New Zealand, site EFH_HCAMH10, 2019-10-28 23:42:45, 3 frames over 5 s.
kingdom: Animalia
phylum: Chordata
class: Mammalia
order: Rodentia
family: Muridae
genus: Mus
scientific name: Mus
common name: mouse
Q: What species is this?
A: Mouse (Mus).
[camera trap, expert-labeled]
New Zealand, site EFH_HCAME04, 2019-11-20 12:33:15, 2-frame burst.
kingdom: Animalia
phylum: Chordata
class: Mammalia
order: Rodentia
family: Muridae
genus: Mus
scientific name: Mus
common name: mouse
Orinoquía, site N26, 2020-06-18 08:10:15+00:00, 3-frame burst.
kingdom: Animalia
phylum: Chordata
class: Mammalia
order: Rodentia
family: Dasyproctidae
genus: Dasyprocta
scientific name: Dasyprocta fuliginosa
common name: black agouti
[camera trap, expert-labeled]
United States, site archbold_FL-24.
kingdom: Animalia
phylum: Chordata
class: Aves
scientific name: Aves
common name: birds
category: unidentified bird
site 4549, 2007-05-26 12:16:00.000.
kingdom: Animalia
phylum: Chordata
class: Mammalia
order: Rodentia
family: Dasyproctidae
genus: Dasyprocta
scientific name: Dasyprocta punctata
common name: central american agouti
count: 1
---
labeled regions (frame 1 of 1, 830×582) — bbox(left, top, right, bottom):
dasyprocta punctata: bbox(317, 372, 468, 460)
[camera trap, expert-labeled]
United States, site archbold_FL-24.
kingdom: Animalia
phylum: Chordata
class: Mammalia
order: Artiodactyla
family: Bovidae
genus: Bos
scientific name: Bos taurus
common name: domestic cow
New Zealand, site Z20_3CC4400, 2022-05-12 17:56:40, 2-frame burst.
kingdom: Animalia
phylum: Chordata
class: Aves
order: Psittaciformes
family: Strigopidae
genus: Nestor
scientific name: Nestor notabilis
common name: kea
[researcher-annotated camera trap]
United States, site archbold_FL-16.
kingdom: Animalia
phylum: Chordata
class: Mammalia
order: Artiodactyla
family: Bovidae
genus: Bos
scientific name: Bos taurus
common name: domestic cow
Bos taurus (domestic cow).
━━━━━━
Transcribe every entry exactly, omitting nothing.

New Zealand, site EFH_HCAMH10, 2019-10-28 23:42:45, 3 frames over 5 s.
kingdom: Animalia
phylum: Chordata
class: Mammalia
order: Rodentia
family: Muridae
genus: Mus
scientific name: Mus
common name: mouse
Q: What species is this?
A: Mouse (Mus).
[camera trap, expert-labeled]
New Zealand, site EFH_HCAME04, 2019-11-20 12:33:15, 2-frame burst.
kingdom: Animalia
phylum: Chordata
class: Mammalia
order: Rodentia
family: Muridae
genus: Mus
scientific name: Mus
common name: mouse
Orinoquía, site N26, 2020-06-18 08:10:15+00:00, 3-frame burst.
kingdom: Animalia
phylum: Chordata
class: Mammalia
order: Rodentia
family: Dasyproctidae
genus: Dasyprocta
scientific name: Dasyprocta fuliginosa
common name: black agouti
[camera trap, expert-labeled]
United States, site archbold_FL-24.
kingdom: Animalia
phylum: Chordata
class: Aves
scientific name: Aves
common name: birds
category: unidentified bird
site 4549, 2007-05-26 12:16:00.000.
kingdom: Animalia
phylum: Chordata
class: Mammalia
order: Rodentia
family: Dasyproctidae
genus: Dasyprocta
scientific name: Dasyprocta punctata
common name: central american agouti
count: 1
---
labeled regions (frame 1 of 1, 830×582) — bbox(left, top, right, bottom):
dasyprocta punctata: bbox(317, 372, 468, 460)
[camera trap, expert-labeled]
United States, site archbold_FL-24.
kingdom: Animalia
phylum: Chordata
class: Mammalia
order: Artiodactyla
family: Bovidae
genus: Bos
scientific name: Bos taurus
common name: domestic cow
New Zealand, site Z20_3CC4400, 2022-05-12 17:56:40, 2-frame burst.
kingdom: Animalia
phylum: Chordata
class: Aves
order: Psittaciformes
family: Strigopidae
genus: Nestor
scientific name: Nestor notabilis
common name: kea
[researcher-annotated camera trap]
United States, site archbold_FL-16.
kingdom: Animalia
phylum: Chordata
class: Mammalia
order: Artiodactyla
family: Bovidae
genus: Bos
scientific name: Bos taurus
common name: domestic cow
Bos taurus (domestic cow).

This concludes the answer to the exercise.